The thing is, I never think about money a great deal, because I’ve never really had any. It certainly has no bearing on the content of what I write. My annual income is sub-minimum wage and none of it comes from royalties, so that’s why prize wins matter to those of us literary troglodytes, hammering away in the dark. I’m striving for immortality here. I want to transcend death. That’s better than a moderate advance and being on the publishing carousel for six months, the hot new piece of meat. I feel I’m past all that. I’m out here, in the hills, doing my own thing and the mainstream publishing world is seven million light years away.
I’d write with a chisel in millstone grit if I had to – for love. It’s how I communicate. It’s the only thing that gives balance or makes sense of a world which, if I’m honest, I often find exhausting and incomprehensible.
AO: You have been vocal in your support of Bluemoose and your continued desire to stay with them. Why is staying with an independent more important to you as a writer than being lured in by one of those big publishers?
BM: I’ve been with a big publisher and it wasn’t much fun. Which isn’t to say I wouldn’t do it again, but the circumstances would have to be different. I feel loyalty towards Bluemoose because they have given me support and freedom and there’s something to be said for personal bonds, friendship, shared goals – doing it all for the merry hell of it. When a publisher has remortgaged his house to finance their business then you know he/she is committed.
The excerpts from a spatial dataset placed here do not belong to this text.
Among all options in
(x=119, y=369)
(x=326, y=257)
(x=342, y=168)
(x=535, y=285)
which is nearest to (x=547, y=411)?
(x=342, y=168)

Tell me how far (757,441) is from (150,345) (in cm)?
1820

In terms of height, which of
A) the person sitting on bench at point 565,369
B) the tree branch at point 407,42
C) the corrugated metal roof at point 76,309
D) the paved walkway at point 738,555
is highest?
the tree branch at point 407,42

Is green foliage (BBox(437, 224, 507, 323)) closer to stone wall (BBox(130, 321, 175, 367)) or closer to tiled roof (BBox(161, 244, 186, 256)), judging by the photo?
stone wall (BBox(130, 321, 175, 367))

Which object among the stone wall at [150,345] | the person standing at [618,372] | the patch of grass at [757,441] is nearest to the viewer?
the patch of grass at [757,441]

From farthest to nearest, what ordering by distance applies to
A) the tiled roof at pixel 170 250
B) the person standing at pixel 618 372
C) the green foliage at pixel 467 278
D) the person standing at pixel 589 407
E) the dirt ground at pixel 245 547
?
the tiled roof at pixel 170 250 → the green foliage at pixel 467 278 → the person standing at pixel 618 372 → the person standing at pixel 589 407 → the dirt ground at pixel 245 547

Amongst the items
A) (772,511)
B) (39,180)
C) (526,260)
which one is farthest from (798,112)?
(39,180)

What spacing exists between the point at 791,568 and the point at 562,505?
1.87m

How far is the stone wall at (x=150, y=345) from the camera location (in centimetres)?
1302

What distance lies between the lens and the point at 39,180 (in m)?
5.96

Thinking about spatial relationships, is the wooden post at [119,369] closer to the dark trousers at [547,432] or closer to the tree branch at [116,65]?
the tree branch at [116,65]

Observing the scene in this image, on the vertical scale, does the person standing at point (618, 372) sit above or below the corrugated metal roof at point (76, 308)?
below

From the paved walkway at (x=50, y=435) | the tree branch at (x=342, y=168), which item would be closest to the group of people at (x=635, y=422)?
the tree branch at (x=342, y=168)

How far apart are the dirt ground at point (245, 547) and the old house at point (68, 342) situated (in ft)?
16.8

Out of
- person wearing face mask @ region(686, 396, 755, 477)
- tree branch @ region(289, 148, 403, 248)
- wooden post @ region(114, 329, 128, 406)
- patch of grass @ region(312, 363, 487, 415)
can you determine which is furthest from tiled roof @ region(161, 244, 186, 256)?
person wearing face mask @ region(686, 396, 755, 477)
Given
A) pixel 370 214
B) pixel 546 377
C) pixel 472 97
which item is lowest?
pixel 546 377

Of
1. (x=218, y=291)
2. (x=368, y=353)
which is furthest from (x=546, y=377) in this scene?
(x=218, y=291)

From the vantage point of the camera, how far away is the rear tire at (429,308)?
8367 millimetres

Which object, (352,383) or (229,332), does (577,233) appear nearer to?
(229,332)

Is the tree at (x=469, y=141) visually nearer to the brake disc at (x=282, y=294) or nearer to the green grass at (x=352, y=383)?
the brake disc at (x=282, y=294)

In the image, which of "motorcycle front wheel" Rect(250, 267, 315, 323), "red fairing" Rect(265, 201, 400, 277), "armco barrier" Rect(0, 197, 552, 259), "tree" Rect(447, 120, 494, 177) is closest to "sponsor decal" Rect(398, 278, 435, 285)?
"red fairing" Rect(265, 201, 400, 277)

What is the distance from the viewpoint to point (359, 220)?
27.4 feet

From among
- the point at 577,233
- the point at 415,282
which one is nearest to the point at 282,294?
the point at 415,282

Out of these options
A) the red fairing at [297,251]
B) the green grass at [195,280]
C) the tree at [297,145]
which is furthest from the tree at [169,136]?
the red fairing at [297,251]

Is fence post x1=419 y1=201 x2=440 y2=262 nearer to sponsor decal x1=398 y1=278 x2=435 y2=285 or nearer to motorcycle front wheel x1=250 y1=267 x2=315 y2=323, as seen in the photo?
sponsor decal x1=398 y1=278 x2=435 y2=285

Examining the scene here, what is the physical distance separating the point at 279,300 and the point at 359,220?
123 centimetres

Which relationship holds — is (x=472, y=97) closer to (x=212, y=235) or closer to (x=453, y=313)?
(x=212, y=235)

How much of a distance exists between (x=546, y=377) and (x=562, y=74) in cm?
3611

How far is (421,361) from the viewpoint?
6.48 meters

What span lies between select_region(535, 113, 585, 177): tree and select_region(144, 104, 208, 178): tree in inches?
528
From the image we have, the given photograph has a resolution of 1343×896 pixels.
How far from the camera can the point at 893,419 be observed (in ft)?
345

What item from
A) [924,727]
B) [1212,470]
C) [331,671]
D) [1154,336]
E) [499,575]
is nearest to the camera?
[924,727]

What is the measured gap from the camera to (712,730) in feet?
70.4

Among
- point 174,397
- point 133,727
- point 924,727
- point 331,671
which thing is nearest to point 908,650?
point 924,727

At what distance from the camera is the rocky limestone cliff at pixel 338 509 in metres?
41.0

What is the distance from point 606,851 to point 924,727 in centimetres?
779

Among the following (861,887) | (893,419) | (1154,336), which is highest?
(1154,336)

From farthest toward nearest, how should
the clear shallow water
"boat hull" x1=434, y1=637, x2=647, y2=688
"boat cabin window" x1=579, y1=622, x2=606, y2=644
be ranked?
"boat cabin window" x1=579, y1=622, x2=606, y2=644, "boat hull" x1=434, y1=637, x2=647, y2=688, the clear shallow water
Bluemoose understand the simple formula that some bigger companies have possibly strayed away from – the writer writes, the publisher publishes, the reader reads.
AO: What advice do you have for writers who have been rejected?
BM: Just keep writing. Get ‘NEVER GIVE UP’ tattooed on your forehead. You, more than anyone else, know what feels right. And if you feel disheartened, angry, bitter but energised and a bit insane, then you’re definitely on the right track. And, most of all, never listen to advice from writers. They’re the very worst people.